DIY Object Recognition with Raspberry Pi, Node.js, & Watson

by Christopher Hiller

A glorious thing nowadays is that you needn't be an AI researcher nor have expensive hardware to leverage machine learning in your projects.

Granted, a domain-specific design will net greater benefits in the long run. Yet, until recently, a general-purpose, off-the-shelf solution wasn't easily consumable by your average developer (that's me). Nor was such a monster available—by virtue of APIs—to resource-constrained devices.

Below, I'll introduce the reader (that's you) to API-based object recognition, and how to implement with cheap hardware and JavaScript.

The Raspberry Pi Zero W

Firstly, you will need an internet-enabled Raspberry Pi.

For this project, the most value you'll get for your money is probably a Raspberry Pi Zero W.

Got a different Raspberry Pi?

Most RPi boards have a camera interface. A RPi Zero v1.3 (the non-WiFi one with the camera interface) will also need a USB WiFi dongle, Ethernet adapter, or "hat" providing connectivity.

The "original" RPi Zero, v1.2, does not have a camera interface, and will not work.

While the Zero isn't fast, it can run Linux, which makes it more capable than your garden-variety microcontroller. As you can see, it huffs & puffs to execute a Node.js "useless script":

$ time node -e 'process.exit()'
node -e 'process.exit()'  5.94s user 0.16s system 99% cpu 6.157 total

From the above, I'm going to gingerly assume training a convolutional neural network on this ARMv6-based single-board computer would be a fool's errand. But that's not why you'd buy a Pi Zero W, or build anything with it. This is why:

It's ten bucks.
It's smaller than a credit card in two out of the three dimensions which count.
It's ten (10) dollars, USD.
With some effort and more cheap hardware, it can be powered via ethernet.
It exposes GPIO pins. Go nuts.
Did I mention it's $10?

Once we've got an RPi to work with, we'll need a camera.

What about Brand X single-board computer?

The Node.js code leverages the raspicam package, which is a wrapper around raspistill. So, if it can't run raspistill, we can't use it for this tutorial.

The Camera

A supported module based on OV5647 ("v1"; datasheet) or IMX219 ("v2"; datasheet) will work. There are "official" modules which can run up to $30, but I've seen a knockoff "v1" from China around $6 on the low end. You don't need an 8MP camera to do this; we'll be taking rather low-resolution photographs.

These cameras are equipped with fixed-focus lenses.
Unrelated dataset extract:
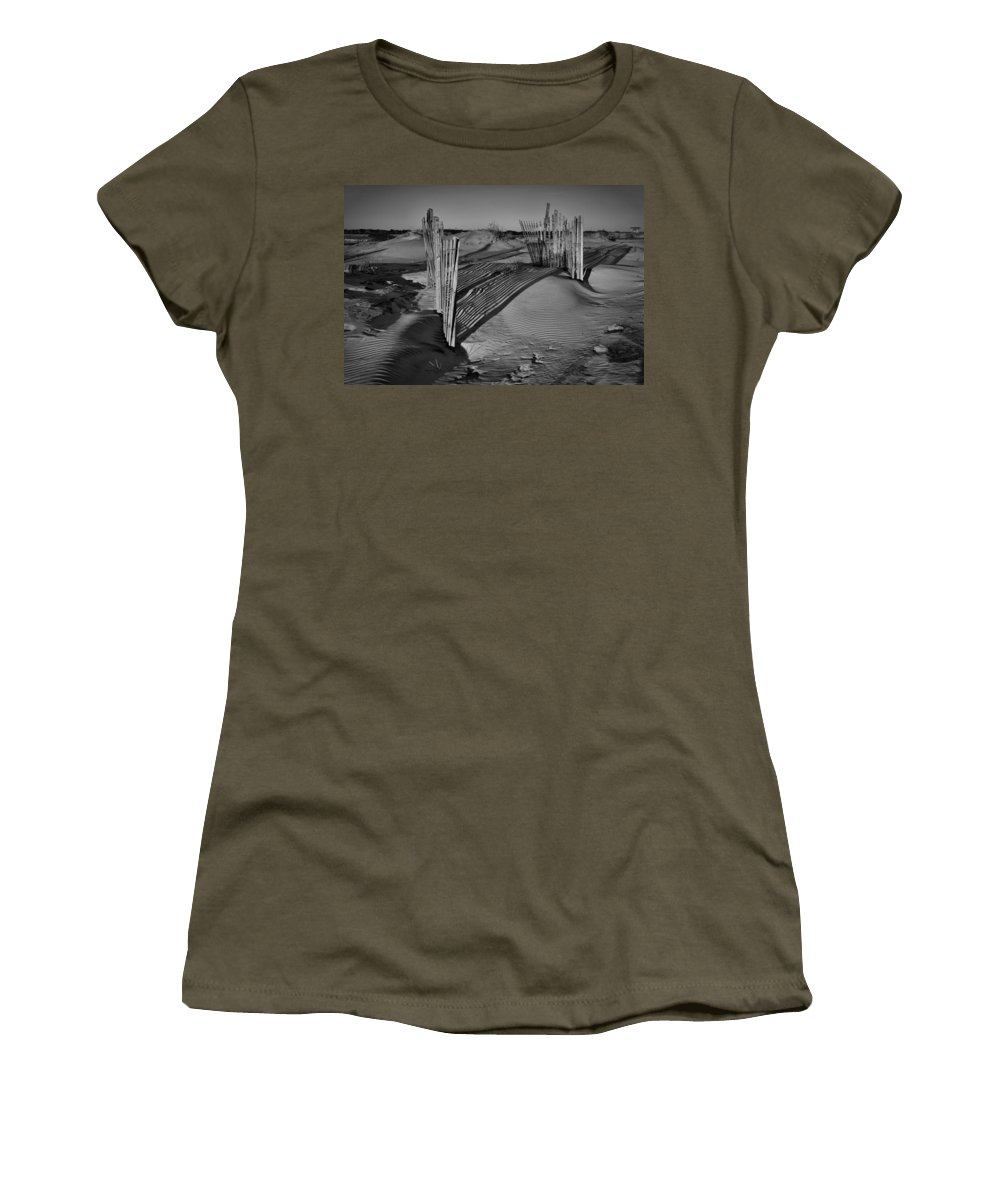 Outer Banks Women's T-Shirt featuring the photograph Dune Erosion Fence Outer Banks Nc B And W Img_3761 by Greg Kluempers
I've found that you want to position the camera no less than about 12" (30.48 cm) from the target (another option may be attaching a zoom lens). I'll leave this as exercise to the reader, but here's my solution:

screenshot of jerry-rigged rpi camera setup

The camera module connects to the RPi via flexible flat cable to a ZIF socket. A RPi Zero supports a cable of width 11.5mm, but the other interfaces expect a width of ~16mm. Adapters and conversion cables exist; one such cable comes with the official case.

Building with LEGO?

For those attempting to build a custom tripod with LEGO, I note that the dimensions of my "v1" camera module are (in one dimension, anyway) roughly 24mm, which corresponds to a length of 3L, or the length of a 3623 plate. 1 x 5 Technic plates 32124 and 2711 are helpful here, as well as 32028 to secure the module in place.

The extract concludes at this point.